Because I’m petite and people know me as a specialist in eating disorders, when I dine with others, they often eye and comment upon my food consumption. After decades of eating under a microscope, I’m used to it, but that doesn’t mean I enjoy being scrutinized or having my food habits be the talk of the table. When you’re just starting down the road toward ”normal” eating and don’t yet have the self-trust or confidence—or the words—to respond effectively, the situation can be even harder.
Recently, I was at a party and passed on having what looked like a piece of very uninspiring, unexceptional birthday cake. Immediately, people misinterpreted my decision as self-denial, assuming that I was rejecting something deliciously fattening in order to stay slim. I took the opportunity to explain that I love sweets and generally eat small amounts daily, but that this particular cake had zero appeal to me. People looked at me as if they’d never considered that a “bad/forbidden” food need have appeal to be eaten! Feeling pressured, I took a thin slice and made a swipe at tasting the frosting. As I had expected, it was unappetizing and unenjoyable and I put down my fork.
At the other end of the spectrum, when I’m eating a high-calorie or high-fat food, people gape at how I can do such a thing and possibly “keep my figure,” based on the diet-think supposition that one must avoid sweets and carbs to maintain a healthy weight. This reaction happened to me at lunch several weeks ago when someone insisted that I “must” have a very rapid metabolism or exercise “all the time” to be able to consume foods like the slab of whole-grain bread with nuts and raisins I was swooning over. I explained that I rarely like the bread served in restaurants, but that this was exceptional and delicious.
Questions about eating can put those who are trying to eat “normally” on the defensive.

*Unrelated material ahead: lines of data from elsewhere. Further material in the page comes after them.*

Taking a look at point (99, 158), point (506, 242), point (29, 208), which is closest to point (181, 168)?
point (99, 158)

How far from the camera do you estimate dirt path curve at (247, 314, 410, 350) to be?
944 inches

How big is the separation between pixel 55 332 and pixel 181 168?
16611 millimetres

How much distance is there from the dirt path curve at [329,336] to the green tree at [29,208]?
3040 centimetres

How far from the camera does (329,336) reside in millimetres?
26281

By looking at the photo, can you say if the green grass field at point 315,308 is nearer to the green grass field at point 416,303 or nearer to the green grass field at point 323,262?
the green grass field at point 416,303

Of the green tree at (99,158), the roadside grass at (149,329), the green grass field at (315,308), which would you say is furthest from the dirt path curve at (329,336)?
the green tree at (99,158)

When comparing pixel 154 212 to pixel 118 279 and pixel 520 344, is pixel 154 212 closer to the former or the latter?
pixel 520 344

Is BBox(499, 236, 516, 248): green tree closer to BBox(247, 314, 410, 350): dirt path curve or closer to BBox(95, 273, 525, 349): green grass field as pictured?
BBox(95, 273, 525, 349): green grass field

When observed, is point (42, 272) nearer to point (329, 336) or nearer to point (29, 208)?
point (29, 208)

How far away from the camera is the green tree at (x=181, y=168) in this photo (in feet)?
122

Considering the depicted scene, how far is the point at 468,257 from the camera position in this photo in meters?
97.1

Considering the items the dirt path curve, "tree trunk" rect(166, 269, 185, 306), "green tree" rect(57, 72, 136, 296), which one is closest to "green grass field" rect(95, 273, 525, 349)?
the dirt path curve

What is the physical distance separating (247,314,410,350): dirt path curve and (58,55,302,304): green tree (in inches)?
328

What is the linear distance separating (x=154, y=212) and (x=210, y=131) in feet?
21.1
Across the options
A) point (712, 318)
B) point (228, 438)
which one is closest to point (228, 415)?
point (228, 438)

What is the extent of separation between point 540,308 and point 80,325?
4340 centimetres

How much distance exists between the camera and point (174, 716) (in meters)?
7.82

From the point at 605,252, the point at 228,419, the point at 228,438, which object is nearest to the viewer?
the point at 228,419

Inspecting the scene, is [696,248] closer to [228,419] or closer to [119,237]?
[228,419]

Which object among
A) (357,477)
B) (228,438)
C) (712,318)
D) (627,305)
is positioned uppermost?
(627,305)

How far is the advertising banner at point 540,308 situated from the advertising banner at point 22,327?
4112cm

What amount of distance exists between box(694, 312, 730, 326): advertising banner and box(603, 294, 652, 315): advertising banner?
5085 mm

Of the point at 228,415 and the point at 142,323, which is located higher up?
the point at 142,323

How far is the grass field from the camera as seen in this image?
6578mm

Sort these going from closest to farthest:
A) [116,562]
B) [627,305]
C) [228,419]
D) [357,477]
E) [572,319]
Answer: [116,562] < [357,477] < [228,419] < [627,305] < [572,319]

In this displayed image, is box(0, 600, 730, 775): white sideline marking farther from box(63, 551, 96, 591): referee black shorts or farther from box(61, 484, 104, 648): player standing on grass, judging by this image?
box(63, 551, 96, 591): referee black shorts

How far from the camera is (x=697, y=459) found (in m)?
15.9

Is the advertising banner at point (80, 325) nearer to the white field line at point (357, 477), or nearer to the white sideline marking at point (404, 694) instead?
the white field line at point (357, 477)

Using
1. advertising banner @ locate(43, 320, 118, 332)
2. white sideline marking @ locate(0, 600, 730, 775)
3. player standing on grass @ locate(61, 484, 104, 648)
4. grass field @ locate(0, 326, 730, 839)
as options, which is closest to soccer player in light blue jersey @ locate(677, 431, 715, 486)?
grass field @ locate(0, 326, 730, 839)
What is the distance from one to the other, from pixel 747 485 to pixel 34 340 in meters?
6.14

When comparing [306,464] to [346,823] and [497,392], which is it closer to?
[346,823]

Rather than take remarks personally, I try to use them as opportunities to educate. The goal is to calmly, neutrally explain “normal” or intuitive eating without being attached to the outcome that someone must understand or accept your explanation. Sadly, some folks repeatedly make the same remarks and ask the same questions of me about food whenever we’re dining together—as if I’d never shared my ideas about eating with them. I can’t help that.
My job is to eat what I want no matter what anyone else thinks or says, stay healthy, take care of myself emotionally, and help people understand that intuitive and “normal” eating are worthwhile and reasonable goals to pursue. After that, the ball’s in their court.